Zepplin Manufacturers
09-12-2005, 00:41
Maximum volume given dimensions with brick configuration 468,750,000 cubic metres
350,000,000 million tons into 468,750,000 cubic metres is 0.74 tons per metre
1 cubic metre of H20 = 1 metric ton
This ship ..if it was a brick floats.
Its not a brick. Its volume is MUCH less. Worry.
Also moveing 350 million tons through water at 20 knots.
Aaaaieeeee.
The Most Glorious Hack
09-12-2005, 05:09
Also, if you are confused about certain things let me explain. First, the top speed will stay at 20 knots. It does NOT use screws. It uses jets as its source as propulsion, and they are able to gimball.Have you been reading? If you somehow managed to generate enough power to move this mess that fast, you would either rip it apart, or you would swamp any vessel near it.
Again, we have "been working on it for 50 years" so we can mass-produce most of the parts by now since the tests before production took ten of each segment.Time doesn't make the impossible possible. If I spent 50 years flapping my arms in an attempt to fly, I still wouldn't be able to.
GMC Military Arms
09-12-2005, 07:57
Also, if you are confused about certain things let me explain. First, the top speed will stay at 20 knots. It does NOT use screws. It uses jets as its source as propulsion,
A waterjet is an impeller mounted inside a tunnel; it doesn't solve any of the problems of moving this monster.

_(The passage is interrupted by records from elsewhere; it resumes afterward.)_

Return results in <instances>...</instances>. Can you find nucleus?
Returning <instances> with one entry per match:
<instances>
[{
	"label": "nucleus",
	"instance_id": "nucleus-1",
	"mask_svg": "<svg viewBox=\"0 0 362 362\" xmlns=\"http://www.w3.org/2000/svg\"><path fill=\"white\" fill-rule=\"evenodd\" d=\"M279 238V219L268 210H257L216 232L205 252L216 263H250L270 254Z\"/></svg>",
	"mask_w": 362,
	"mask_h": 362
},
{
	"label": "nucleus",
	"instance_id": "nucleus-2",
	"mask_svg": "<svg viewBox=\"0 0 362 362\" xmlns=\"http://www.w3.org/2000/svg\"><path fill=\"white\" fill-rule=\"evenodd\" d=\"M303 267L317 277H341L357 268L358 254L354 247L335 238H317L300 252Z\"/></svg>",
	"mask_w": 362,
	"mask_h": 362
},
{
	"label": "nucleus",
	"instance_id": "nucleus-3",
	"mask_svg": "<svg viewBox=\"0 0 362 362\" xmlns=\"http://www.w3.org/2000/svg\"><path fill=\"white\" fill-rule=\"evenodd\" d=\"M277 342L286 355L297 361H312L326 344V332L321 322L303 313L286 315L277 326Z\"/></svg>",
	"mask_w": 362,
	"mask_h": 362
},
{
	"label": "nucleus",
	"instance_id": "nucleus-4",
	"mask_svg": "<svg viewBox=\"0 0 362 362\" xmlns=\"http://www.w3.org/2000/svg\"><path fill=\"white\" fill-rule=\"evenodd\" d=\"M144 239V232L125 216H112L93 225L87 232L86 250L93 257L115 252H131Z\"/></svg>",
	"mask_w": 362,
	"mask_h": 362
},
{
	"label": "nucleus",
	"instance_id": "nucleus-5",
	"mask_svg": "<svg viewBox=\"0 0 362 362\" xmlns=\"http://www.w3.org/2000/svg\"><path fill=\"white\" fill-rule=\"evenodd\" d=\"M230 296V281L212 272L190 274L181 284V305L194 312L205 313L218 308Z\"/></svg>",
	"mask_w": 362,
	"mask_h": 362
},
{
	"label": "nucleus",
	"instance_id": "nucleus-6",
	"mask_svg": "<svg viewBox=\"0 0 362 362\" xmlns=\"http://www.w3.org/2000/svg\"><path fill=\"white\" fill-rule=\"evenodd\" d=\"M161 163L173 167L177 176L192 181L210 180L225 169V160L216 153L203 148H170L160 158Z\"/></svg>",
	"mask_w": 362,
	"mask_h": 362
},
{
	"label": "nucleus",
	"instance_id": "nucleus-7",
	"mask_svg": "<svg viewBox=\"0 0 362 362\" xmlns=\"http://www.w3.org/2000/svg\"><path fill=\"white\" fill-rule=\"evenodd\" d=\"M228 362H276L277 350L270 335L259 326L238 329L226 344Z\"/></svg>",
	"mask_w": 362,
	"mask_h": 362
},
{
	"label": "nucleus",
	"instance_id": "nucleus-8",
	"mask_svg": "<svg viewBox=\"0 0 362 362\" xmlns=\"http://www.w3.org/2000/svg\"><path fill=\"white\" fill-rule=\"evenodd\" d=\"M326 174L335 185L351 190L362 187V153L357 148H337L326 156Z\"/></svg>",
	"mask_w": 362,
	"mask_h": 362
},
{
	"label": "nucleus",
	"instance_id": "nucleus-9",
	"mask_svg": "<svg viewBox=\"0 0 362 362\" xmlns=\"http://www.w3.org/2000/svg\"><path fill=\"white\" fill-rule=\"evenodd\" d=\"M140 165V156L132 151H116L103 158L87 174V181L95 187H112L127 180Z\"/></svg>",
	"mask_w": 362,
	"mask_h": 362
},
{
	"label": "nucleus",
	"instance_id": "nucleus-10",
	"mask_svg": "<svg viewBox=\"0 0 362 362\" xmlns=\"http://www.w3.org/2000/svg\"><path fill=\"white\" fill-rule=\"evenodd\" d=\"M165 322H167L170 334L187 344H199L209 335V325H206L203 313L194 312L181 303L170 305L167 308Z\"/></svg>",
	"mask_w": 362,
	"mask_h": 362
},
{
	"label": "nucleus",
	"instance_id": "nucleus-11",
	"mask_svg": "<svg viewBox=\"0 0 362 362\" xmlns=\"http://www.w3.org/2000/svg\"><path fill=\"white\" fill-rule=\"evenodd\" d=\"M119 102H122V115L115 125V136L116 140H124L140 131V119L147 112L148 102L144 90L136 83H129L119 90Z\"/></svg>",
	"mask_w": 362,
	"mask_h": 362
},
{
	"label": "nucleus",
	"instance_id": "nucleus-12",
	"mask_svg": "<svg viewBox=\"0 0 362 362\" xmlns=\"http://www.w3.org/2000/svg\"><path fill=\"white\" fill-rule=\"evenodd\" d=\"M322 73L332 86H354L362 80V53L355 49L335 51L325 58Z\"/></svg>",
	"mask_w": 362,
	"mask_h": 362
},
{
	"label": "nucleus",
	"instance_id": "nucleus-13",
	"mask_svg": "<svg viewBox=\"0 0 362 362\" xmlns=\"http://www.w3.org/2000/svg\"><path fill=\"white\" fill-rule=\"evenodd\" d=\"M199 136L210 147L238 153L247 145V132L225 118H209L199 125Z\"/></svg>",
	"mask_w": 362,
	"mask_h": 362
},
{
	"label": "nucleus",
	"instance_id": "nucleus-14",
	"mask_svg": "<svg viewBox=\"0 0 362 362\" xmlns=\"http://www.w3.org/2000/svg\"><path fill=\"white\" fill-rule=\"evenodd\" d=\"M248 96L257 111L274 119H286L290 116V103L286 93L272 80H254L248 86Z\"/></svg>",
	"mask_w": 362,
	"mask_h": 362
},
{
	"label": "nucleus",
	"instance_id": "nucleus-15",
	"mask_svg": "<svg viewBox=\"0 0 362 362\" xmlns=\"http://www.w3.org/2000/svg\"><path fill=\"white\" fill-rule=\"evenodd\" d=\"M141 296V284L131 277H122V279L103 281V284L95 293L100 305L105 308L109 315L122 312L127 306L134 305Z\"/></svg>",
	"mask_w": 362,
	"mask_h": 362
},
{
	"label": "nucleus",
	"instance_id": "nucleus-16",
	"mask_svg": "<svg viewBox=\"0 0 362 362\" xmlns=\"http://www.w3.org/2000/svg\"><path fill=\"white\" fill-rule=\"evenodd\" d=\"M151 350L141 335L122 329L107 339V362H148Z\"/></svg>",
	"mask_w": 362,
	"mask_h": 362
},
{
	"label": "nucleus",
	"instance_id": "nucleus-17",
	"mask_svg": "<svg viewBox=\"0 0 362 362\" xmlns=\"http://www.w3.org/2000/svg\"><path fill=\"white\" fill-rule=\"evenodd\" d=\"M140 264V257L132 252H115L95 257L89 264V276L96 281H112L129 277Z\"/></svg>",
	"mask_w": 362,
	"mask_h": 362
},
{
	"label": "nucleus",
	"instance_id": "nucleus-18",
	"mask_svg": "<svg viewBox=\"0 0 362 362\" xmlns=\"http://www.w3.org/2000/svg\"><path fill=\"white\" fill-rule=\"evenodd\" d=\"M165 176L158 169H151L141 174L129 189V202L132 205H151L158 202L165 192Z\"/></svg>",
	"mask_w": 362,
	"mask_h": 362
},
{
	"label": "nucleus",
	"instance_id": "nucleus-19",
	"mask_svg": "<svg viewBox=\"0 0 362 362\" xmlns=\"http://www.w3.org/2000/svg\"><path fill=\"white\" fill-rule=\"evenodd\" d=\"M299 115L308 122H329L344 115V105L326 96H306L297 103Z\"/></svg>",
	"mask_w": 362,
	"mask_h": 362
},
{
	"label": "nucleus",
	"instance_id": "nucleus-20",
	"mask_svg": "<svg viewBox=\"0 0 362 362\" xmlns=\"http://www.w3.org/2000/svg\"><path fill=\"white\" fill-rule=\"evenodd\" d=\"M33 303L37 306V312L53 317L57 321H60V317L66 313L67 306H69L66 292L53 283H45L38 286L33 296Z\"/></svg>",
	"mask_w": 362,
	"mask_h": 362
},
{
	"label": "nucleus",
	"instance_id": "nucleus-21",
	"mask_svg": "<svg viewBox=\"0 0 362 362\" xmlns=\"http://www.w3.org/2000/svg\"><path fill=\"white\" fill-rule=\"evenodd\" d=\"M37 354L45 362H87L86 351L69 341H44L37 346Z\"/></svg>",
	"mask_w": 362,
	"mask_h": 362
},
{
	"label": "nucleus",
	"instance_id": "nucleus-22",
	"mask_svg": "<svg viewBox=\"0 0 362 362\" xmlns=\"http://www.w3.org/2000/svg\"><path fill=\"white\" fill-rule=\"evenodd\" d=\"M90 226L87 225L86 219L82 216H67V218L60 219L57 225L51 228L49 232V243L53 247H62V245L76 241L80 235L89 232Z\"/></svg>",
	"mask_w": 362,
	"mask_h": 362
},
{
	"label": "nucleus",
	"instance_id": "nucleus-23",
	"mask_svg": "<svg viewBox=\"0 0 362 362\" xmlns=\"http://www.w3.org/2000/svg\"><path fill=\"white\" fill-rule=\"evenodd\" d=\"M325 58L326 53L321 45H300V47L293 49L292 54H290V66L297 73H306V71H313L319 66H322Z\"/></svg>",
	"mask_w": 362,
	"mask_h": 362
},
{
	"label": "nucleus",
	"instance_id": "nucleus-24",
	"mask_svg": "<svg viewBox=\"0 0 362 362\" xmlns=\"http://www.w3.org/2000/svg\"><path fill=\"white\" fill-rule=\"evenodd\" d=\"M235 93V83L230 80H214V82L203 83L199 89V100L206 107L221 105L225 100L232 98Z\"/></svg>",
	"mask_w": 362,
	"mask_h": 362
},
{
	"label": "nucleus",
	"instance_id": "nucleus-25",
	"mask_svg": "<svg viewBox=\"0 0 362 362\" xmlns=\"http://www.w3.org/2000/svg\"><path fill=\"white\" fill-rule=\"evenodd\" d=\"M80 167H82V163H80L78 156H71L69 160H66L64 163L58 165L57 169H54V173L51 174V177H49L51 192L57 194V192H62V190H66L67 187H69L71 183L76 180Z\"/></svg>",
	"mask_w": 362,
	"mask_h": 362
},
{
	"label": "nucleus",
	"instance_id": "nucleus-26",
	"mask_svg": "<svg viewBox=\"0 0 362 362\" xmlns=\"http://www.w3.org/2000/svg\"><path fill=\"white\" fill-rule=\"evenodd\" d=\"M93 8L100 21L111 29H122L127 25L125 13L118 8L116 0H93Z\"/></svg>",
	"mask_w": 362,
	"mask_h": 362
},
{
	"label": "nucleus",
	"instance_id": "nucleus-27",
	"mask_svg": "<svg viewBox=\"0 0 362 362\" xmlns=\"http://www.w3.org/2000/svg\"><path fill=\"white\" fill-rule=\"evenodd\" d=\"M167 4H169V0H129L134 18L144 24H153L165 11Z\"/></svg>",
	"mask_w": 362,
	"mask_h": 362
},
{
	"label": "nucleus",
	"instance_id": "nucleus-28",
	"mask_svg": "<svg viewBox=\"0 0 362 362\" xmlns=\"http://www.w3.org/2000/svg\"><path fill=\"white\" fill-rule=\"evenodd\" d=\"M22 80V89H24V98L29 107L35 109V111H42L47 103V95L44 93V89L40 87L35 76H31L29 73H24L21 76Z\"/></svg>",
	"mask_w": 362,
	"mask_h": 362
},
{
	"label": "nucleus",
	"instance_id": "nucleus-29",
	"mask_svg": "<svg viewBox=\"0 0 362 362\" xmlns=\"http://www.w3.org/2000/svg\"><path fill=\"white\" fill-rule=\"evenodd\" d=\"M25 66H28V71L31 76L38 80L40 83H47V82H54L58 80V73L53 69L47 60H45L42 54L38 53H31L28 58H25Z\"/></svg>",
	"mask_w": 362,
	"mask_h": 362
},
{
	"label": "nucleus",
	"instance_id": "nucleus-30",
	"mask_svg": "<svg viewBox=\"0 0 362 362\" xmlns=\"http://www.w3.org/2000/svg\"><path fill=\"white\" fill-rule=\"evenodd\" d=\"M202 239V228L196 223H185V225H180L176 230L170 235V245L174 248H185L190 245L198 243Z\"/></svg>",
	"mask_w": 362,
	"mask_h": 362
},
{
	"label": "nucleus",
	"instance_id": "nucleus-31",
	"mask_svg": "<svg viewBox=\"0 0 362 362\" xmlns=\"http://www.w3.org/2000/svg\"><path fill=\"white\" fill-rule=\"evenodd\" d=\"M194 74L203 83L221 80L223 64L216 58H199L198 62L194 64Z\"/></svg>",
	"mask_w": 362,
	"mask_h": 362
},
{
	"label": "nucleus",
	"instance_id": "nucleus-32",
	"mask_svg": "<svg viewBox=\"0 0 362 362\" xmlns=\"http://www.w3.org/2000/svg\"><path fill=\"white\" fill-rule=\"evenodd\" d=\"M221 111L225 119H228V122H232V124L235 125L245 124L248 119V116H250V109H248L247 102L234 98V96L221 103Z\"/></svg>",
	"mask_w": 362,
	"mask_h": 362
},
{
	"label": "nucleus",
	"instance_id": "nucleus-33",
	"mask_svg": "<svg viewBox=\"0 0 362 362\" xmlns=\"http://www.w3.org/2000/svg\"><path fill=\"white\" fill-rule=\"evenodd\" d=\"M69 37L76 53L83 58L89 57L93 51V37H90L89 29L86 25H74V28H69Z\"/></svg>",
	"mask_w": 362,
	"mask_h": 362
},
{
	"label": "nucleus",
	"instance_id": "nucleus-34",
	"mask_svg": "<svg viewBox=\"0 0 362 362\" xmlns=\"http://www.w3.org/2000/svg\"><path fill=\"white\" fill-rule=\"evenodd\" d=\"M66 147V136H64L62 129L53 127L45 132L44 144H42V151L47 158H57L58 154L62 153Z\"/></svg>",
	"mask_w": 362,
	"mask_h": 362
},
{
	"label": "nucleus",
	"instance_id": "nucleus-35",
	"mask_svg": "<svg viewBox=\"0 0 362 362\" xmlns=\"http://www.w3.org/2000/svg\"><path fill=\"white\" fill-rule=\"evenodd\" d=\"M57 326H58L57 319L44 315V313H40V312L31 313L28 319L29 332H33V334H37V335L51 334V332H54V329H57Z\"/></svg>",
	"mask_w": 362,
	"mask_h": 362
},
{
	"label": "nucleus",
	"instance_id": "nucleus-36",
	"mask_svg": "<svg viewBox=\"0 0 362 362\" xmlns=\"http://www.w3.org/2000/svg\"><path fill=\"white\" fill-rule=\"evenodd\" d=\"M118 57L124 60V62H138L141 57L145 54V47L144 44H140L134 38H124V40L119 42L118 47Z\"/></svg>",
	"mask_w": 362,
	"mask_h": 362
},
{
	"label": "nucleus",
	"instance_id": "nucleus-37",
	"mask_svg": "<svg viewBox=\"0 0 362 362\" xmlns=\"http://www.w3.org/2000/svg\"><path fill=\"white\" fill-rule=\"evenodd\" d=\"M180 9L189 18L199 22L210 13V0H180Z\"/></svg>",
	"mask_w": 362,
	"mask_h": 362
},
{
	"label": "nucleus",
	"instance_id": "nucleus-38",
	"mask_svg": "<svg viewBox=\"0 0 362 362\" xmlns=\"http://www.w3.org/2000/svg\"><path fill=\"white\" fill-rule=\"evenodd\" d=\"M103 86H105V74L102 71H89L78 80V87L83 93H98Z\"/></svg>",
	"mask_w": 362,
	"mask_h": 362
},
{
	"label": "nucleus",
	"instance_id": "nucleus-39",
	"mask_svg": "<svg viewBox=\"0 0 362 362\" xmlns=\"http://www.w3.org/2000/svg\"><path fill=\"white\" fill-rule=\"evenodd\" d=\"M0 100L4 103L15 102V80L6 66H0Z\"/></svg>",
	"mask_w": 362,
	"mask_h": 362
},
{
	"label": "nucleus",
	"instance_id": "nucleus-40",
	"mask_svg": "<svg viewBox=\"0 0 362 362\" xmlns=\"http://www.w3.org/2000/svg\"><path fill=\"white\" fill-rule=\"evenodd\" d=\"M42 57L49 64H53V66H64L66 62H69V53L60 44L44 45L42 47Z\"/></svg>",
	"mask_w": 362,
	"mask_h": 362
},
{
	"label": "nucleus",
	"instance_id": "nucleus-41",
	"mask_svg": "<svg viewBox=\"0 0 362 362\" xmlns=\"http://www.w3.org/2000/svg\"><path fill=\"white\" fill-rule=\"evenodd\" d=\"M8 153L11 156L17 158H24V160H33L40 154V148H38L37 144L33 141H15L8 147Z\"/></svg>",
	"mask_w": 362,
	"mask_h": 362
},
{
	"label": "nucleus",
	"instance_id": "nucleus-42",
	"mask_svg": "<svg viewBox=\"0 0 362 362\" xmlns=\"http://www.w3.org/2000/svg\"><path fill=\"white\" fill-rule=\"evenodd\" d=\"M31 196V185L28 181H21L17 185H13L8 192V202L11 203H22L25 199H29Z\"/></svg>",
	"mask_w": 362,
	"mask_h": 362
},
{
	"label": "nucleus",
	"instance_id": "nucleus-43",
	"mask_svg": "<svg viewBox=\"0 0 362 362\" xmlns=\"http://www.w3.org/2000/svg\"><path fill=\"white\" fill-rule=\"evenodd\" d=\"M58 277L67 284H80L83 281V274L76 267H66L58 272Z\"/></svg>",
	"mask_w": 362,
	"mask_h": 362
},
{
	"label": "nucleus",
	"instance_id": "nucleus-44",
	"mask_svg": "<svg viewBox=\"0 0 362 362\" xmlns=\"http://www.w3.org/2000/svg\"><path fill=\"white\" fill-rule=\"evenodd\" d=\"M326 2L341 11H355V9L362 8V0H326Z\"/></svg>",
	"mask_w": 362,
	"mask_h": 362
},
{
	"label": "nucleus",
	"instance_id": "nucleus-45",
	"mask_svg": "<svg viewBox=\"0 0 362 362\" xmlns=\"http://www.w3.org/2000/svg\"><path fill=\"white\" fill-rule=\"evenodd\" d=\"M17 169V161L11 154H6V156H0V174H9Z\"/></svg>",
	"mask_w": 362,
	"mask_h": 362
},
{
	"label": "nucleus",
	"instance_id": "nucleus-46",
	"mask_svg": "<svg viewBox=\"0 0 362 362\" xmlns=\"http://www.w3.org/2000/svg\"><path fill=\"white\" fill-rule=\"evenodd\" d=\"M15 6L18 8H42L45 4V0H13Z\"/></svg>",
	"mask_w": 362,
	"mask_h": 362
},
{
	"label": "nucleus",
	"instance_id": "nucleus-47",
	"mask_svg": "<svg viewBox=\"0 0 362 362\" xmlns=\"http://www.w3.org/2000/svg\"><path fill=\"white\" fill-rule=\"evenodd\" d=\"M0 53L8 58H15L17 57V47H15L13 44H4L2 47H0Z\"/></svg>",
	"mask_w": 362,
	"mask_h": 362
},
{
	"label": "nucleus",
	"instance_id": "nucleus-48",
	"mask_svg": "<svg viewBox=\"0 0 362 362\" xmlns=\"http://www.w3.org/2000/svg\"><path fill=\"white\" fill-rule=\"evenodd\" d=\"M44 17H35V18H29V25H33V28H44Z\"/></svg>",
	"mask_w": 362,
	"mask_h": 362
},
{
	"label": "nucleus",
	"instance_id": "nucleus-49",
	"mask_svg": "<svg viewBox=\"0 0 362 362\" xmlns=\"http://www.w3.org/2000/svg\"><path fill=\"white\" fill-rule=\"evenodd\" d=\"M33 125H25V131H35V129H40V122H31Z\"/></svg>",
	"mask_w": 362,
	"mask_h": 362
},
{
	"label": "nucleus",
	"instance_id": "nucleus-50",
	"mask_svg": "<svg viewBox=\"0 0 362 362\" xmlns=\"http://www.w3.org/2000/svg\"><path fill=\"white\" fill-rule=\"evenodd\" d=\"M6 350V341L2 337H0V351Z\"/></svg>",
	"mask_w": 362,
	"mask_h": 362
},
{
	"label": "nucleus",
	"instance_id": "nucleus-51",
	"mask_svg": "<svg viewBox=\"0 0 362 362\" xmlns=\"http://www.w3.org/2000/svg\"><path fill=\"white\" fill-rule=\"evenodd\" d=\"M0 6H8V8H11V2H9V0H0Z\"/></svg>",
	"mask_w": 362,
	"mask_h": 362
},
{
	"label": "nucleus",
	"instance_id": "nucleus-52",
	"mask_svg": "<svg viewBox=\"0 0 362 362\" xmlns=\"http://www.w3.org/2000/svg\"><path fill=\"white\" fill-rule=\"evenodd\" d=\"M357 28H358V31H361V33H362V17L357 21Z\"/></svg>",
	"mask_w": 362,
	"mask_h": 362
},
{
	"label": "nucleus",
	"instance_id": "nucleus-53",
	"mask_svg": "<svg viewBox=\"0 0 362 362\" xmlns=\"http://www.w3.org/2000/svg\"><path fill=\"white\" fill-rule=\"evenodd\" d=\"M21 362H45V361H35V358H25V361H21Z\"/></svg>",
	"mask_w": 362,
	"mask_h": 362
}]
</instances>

Second, the fusion reactors added to the fission reactors on the railgun are capable of launching the projectile into a high-arc low orbit for shots over 2400 km. That bit of tech is actually MT (see Popular Science approx April 2004). That was actually pioneered, theorised, and worked on Crays back in the late 70's.
Did they try it with projectiles the size of main battle tanks, like your gun would be using?
And lastly, the ship is 95% automated and has an on-board dumb-AI. The ship itself is roughly 2x times the size of a carrier
o_O
No, it isn't. It really, really isn't.
Your ship measures 5,000m x 750m x 125m. A Nimitz class carrier, 333m x 77m x 12m [note that's draught, not height, so our Nimitz figure in the following will be somewhat low]. Nimitz's crew is 5,680 including the air wing, incidentally.
Your ship's volume is 468,750,000 cubic metres: the Nimitz, 307,692m. Comparing a better stat, area:
Your ship, area 3,750,000 square metres. Nimitz, 25,641 square metres. This mean that the area your ship occupies could be used to park one hundred and fourty six aircraft carriers in.
Crazed Marines
09-12-2005, 23:58
*d'oh*
I used feet to measure the Nimitz, doubled, and forgot to convert into meters......That would explain all the problems.
Note: Changing the jets diameter and turning into a one-ship fleet.